» **AIM**
Go to the line that contains "By what distance" and extract it along with every line after it, exactly, through the end of the data below.

Dataset records:
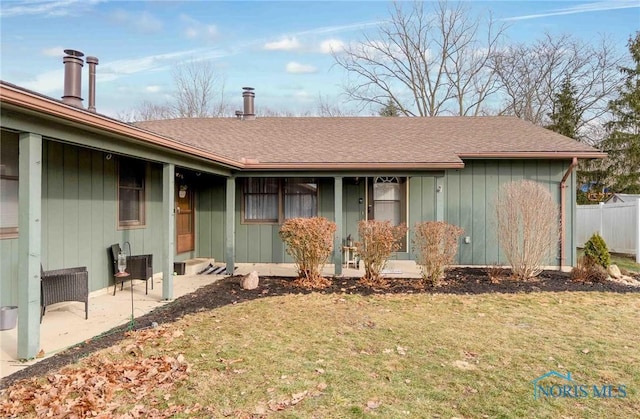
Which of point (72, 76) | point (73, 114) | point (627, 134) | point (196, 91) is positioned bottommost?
point (73, 114)

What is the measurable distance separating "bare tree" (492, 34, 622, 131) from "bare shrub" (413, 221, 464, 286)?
17.5 m

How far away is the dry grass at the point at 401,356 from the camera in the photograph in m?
2.85

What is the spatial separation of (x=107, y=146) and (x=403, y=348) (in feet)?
12.7

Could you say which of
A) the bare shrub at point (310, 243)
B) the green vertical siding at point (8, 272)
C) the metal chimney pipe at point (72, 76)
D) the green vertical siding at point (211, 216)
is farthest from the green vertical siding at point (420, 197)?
the green vertical siding at point (8, 272)

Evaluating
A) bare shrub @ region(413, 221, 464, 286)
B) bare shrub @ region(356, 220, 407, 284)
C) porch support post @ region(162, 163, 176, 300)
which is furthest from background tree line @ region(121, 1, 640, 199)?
porch support post @ region(162, 163, 176, 300)

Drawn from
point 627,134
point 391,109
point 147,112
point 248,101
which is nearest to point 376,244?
point 248,101

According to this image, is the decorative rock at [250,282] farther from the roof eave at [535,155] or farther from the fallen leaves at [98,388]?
the roof eave at [535,155]

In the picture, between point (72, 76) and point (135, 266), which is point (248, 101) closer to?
point (72, 76)

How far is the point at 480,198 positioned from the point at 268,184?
4.89 meters

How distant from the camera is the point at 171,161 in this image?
5809 mm

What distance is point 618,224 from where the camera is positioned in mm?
11234

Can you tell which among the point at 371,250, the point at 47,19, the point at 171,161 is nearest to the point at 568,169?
the point at 371,250

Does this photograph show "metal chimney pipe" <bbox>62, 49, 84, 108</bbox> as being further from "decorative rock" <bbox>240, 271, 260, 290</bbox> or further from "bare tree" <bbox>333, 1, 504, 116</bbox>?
"bare tree" <bbox>333, 1, 504, 116</bbox>

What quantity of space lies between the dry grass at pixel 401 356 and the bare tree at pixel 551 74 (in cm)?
1817
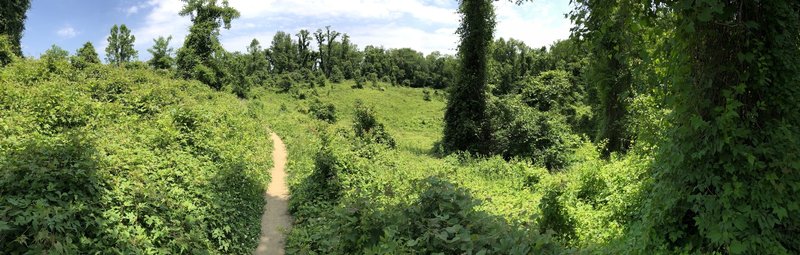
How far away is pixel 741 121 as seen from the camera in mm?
3996

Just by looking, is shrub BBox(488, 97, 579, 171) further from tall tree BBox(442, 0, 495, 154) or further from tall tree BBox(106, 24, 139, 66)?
tall tree BBox(106, 24, 139, 66)

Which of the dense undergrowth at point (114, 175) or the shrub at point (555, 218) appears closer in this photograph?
the dense undergrowth at point (114, 175)

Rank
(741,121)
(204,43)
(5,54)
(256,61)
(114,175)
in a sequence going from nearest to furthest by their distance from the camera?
(741,121), (114,175), (5,54), (204,43), (256,61)

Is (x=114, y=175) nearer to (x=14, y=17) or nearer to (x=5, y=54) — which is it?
(x=5, y=54)

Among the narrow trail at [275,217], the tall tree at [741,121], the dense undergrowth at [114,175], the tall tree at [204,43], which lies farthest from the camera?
the tall tree at [204,43]

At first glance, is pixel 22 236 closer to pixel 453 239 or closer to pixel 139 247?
pixel 139 247

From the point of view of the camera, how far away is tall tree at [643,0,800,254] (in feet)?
12.5

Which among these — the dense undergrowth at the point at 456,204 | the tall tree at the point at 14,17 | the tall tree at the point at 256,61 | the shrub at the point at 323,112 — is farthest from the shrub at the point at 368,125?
the tall tree at the point at 256,61

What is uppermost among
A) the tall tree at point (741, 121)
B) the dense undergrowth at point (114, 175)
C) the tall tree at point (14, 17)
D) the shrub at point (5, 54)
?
the tall tree at point (14, 17)

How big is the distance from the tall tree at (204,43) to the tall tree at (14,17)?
10564 mm

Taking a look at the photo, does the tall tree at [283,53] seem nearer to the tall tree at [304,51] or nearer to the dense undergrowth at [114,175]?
the tall tree at [304,51]

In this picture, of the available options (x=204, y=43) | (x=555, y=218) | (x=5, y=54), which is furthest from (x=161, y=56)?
(x=555, y=218)

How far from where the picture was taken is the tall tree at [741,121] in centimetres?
381

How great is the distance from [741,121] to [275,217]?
34.7 ft
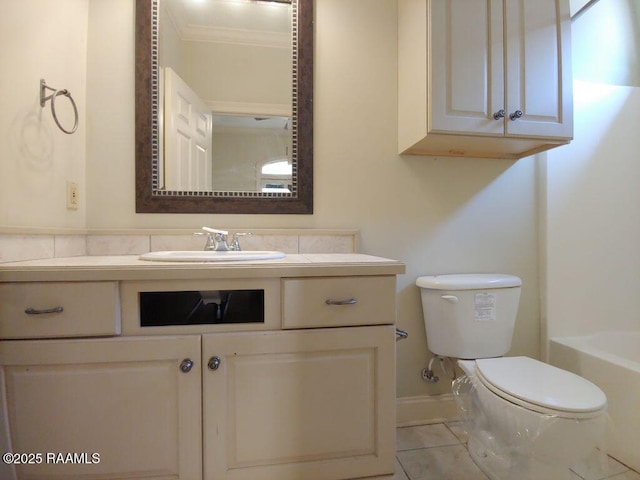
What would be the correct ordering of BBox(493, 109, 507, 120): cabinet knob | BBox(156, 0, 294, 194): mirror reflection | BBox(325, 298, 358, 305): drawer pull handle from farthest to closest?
BBox(156, 0, 294, 194): mirror reflection → BBox(493, 109, 507, 120): cabinet knob → BBox(325, 298, 358, 305): drawer pull handle

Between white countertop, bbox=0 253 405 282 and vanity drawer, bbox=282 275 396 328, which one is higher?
white countertop, bbox=0 253 405 282

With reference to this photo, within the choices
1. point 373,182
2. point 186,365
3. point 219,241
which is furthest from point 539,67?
point 186,365

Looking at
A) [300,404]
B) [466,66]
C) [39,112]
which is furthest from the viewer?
[466,66]

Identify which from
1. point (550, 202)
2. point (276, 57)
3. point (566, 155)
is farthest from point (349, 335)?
point (566, 155)

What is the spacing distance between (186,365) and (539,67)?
1697 mm

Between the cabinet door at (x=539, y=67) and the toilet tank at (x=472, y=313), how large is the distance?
25.6 inches

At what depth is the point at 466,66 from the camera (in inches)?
46.1

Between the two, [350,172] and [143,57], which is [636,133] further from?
[143,57]

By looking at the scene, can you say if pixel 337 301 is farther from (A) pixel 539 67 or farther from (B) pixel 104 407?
(A) pixel 539 67

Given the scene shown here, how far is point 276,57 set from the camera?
1.34 metres

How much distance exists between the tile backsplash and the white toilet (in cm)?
45

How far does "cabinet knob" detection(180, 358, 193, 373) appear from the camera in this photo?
2.73 ft

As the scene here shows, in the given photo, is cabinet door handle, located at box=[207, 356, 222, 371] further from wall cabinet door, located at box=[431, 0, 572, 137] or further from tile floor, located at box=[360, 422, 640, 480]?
wall cabinet door, located at box=[431, 0, 572, 137]

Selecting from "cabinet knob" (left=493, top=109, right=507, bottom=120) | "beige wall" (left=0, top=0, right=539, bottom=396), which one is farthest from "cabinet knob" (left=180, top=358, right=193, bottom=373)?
"cabinet knob" (left=493, top=109, right=507, bottom=120)
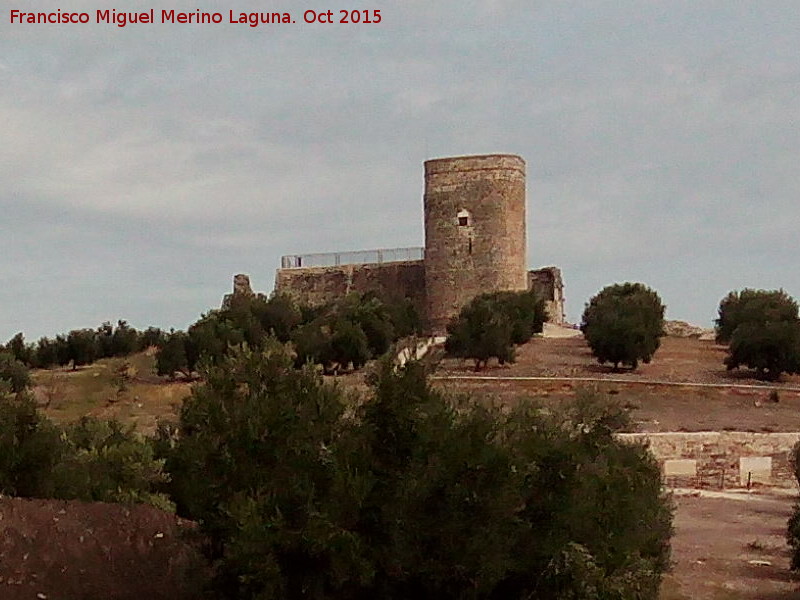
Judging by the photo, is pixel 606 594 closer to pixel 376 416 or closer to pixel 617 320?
pixel 376 416

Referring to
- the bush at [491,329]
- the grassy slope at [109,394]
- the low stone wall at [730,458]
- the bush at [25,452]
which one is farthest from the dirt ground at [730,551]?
the bush at [491,329]

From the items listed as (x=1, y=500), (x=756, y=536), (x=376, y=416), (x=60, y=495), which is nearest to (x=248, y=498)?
(x=376, y=416)

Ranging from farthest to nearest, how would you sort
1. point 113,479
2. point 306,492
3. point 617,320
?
1. point 617,320
2. point 113,479
3. point 306,492

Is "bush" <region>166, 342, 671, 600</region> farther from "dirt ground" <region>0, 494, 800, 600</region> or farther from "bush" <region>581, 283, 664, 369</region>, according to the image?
"bush" <region>581, 283, 664, 369</region>

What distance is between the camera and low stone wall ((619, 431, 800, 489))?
61.4 ft

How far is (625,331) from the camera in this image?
28.8 m

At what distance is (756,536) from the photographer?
1342cm

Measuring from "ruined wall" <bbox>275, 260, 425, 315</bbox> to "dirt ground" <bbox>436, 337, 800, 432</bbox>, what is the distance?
28.1ft

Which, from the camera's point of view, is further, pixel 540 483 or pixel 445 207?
pixel 445 207

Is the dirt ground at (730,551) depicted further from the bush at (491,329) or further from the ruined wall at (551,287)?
the ruined wall at (551,287)

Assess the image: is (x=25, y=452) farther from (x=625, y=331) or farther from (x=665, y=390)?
(x=625, y=331)

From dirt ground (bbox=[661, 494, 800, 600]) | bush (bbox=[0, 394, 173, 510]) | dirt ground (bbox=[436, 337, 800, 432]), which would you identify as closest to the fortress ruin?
dirt ground (bbox=[436, 337, 800, 432])

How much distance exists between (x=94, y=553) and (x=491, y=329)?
21.3 m

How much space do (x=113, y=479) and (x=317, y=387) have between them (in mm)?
5435
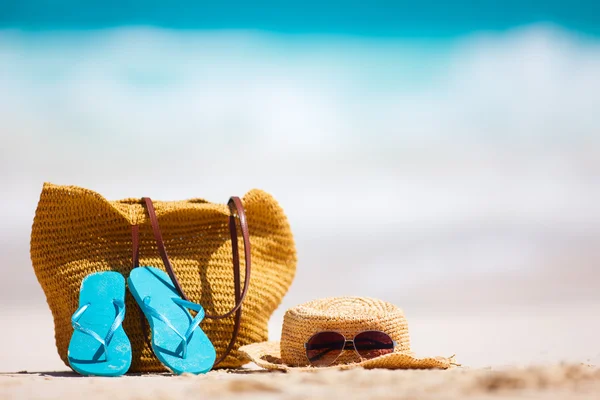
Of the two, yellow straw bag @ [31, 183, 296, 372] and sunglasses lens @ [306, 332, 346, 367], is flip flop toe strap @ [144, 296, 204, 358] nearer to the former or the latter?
yellow straw bag @ [31, 183, 296, 372]

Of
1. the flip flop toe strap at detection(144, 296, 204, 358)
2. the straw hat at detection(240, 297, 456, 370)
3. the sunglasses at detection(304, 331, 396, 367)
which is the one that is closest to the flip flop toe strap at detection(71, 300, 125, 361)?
the flip flop toe strap at detection(144, 296, 204, 358)

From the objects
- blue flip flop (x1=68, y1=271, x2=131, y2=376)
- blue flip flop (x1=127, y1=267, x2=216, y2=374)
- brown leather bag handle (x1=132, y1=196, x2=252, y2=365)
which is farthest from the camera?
brown leather bag handle (x1=132, y1=196, x2=252, y2=365)

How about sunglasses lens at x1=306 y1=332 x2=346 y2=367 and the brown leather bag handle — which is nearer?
sunglasses lens at x1=306 y1=332 x2=346 y2=367

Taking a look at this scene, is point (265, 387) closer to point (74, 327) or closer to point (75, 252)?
point (74, 327)

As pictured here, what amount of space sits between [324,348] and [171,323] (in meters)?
0.62

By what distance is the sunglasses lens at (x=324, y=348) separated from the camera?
10.3 ft

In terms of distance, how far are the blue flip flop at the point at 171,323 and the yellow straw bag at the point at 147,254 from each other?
2.4 inches

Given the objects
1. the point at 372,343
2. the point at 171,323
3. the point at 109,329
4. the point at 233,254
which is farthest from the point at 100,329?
the point at 372,343

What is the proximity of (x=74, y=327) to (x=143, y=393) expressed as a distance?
97cm

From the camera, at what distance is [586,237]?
35.7 ft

» **COMPLETE OUTPUT**
By what distance is the sunglasses lens at (x=324, y=348) separated from the camera?
10.3 ft

In terms of distance, how far are the blue flip flop at the point at 171,323 and the yellow straw bag at the point at 147,254 from each other?
2.4 inches

Given the objects
1. the point at 372,343
2. the point at 171,323
3. the point at 109,329
4. the point at 233,254
which is farthest from the point at 100,329?
the point at 372,343

What is the proximity of (x=74, y=327) to (x=143, y=393) expressed as a distance?
97cm

From the camera, at what distance is [586,237]?
35.7 ft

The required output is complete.